Aside from the pervasive effects of body mass, much controversy exists as to what factors account for interspecific variation in basal metabolic rates (BMR) of mammals; however, both diet and phylogeny have been strongly implicated. We examined variation in BMR within the New World bat family Phyllostomidae, which shows the largest diversity of food habits among mammalian families, including frugivorous, nectarivorous, insectivorous, carnivorous and blood-eating species. For 27 species, diet was taken from the literature and BMR was either measured on animals captured in Brazil or extracted from the literature. Conventional (nonphylogenetic) analysis of covariance (ANCOVA), with body mass as the covariate, was first used to test the effects of diet on BMR. In this analysis, which assumes that all species evolved simultaneously from a single ancestor (i.e., a star phylogeny), diet exerted a strong effect on mass-in-dependent BMR: nectarivorous bats showed higher mass-independent BMR than other bats feeding on fruits, insects or blood.
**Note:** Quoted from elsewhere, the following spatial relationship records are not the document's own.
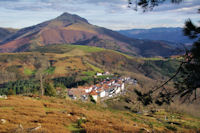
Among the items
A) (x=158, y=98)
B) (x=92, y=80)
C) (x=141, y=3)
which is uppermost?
(x=141, y=3)

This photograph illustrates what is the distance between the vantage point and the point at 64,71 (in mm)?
161625

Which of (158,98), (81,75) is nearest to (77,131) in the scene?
(158,98)

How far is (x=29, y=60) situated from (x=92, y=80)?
94995mm

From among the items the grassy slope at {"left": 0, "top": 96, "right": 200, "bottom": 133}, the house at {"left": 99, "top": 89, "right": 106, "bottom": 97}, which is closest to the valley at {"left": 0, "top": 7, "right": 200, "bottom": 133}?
the grassy slope at {"left": 0, "top": 96, "right": 200, "bottom": 133}

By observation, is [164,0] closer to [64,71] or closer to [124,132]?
[124,132]

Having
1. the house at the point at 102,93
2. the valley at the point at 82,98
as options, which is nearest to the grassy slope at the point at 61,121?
the valley at the point at 82,98

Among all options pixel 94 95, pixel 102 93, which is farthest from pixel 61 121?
pixel 102 93

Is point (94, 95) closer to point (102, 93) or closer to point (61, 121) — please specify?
point (102, 93)

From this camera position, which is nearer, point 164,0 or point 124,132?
point 164,0

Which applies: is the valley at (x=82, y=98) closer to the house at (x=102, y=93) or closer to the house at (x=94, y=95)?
the house at (x=94, y=95)

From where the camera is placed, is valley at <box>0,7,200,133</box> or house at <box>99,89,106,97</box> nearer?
Result: valley at <box>0,7,200,133</box>

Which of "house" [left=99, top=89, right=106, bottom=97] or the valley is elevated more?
the valley

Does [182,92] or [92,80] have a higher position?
[182,92]

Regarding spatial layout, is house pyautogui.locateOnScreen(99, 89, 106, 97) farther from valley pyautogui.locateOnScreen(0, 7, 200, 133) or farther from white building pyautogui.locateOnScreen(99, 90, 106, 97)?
valley pyautogui.locateOnScreen(0, 7, 200, 133)
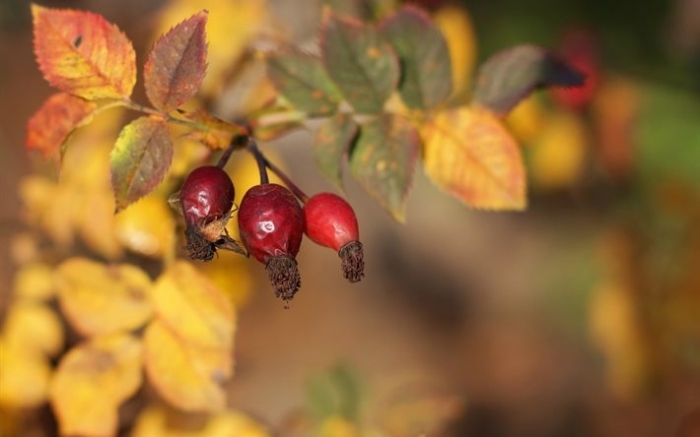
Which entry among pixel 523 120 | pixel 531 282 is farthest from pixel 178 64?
pixel 531 282

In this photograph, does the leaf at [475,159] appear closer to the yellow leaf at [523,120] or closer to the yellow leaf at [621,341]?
the yellow leaf at [523,120]

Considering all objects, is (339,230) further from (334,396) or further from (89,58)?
(334,396)

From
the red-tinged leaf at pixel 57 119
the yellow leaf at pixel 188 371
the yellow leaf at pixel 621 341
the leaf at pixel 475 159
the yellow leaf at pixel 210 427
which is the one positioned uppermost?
the red-tinged leaf at pixel 57 119

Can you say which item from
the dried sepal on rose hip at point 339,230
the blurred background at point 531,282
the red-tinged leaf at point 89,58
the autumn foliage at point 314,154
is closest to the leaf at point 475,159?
the autumn foliage at point 314,154

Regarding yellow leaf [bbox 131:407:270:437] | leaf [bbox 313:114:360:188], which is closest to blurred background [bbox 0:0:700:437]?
yellow leaf [bbox 131:407:270:437]

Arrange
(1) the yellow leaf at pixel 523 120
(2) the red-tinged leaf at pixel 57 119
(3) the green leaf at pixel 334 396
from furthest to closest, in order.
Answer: (1) the yellow leaf at pixel 523 120 → (3) the green leaf at pixel 334 396 → (2) the red-tinged leaf at pixel 57 119

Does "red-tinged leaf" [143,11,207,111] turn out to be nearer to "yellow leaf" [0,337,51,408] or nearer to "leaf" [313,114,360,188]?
"leaf" [313,114,360,188]

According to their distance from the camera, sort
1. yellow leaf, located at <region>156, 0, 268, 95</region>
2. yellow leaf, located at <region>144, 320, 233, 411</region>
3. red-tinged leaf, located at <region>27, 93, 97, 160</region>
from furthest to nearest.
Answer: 1. yellow leaf, located at <region>156, 0, 268, 95</region>
2. yellow leaf, located at <region>144, 320, 233, 411</region>
3. red-tinged leaf, located at <region>27, 93, 97, 160</region>
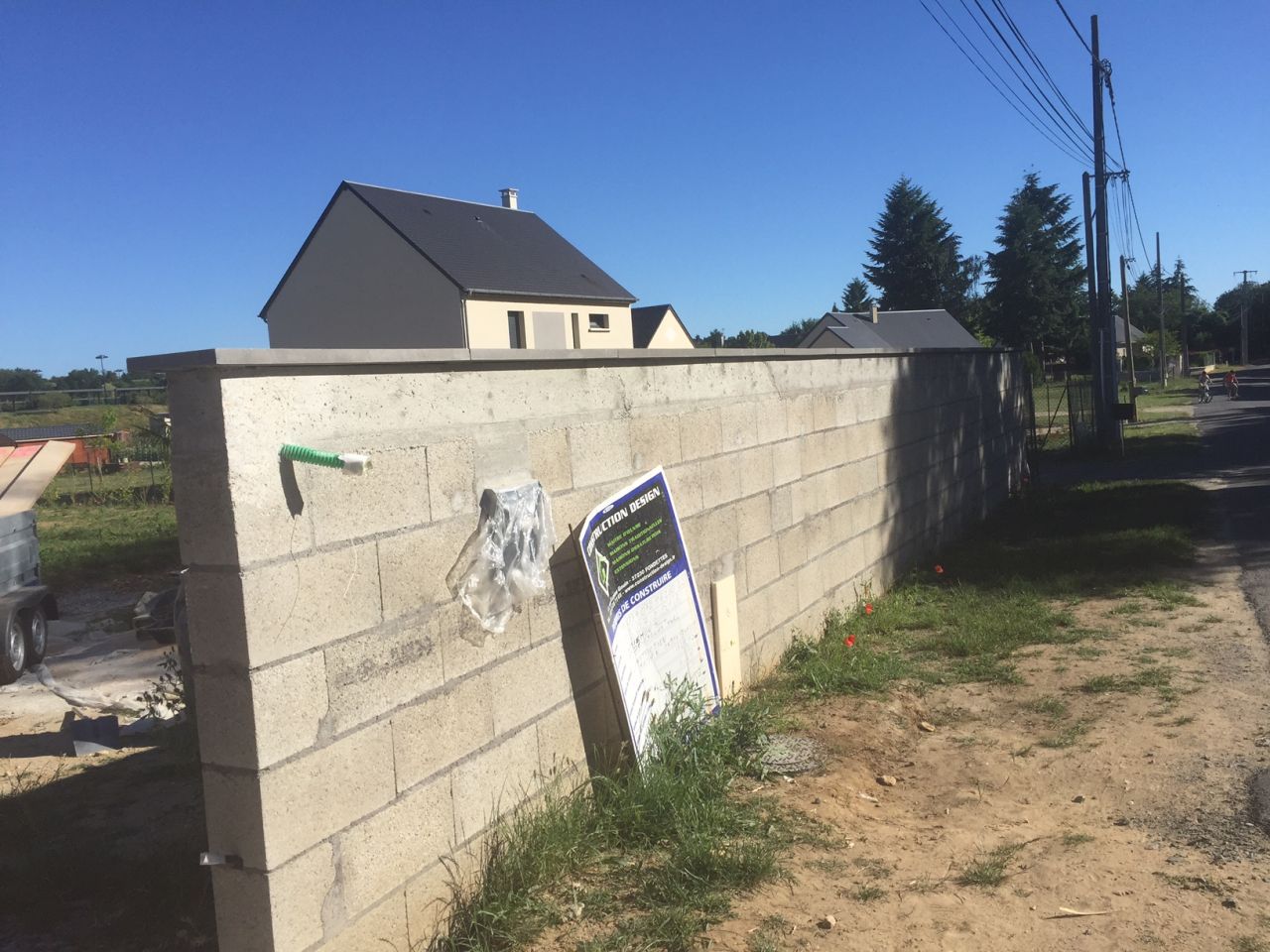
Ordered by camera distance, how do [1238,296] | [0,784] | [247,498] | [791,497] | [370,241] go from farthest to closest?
[1238,296], [370,241], [791,497], [0,784], [247,498]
In phylogenetic ANCOVAs via Monte Carlo computer simulation, which assume that species are part of a branching hierarchical phylogeny, no statistically significant effect of diet on BMR was observed. Hence, results of the nonphylogenetic analysis were misleading because the critical values for testing the effect of diet were underestimated. However, in this sample of bats, diet is perfectly confounded with phylogeny, because the four dietary categories represent four separate subclades, which greatly reduces statistical power to detect a diet (= subclade) effect. But even if diet did appear to exert an influence on BMR in this sample of bats, it would not be logically possible to separate this effect from the possibility that the dietary categories differ for some other reason (i.e., another synapomorphy of one or more of the subclades). Examples such as this highlight the importance of considering phylogenetic relationships when designing new comparative studies, as well as when analyzing existing data sets. We also discuss some possible reasons why BMR may not coadapt with diet. © by Urban & Fischer Verlag.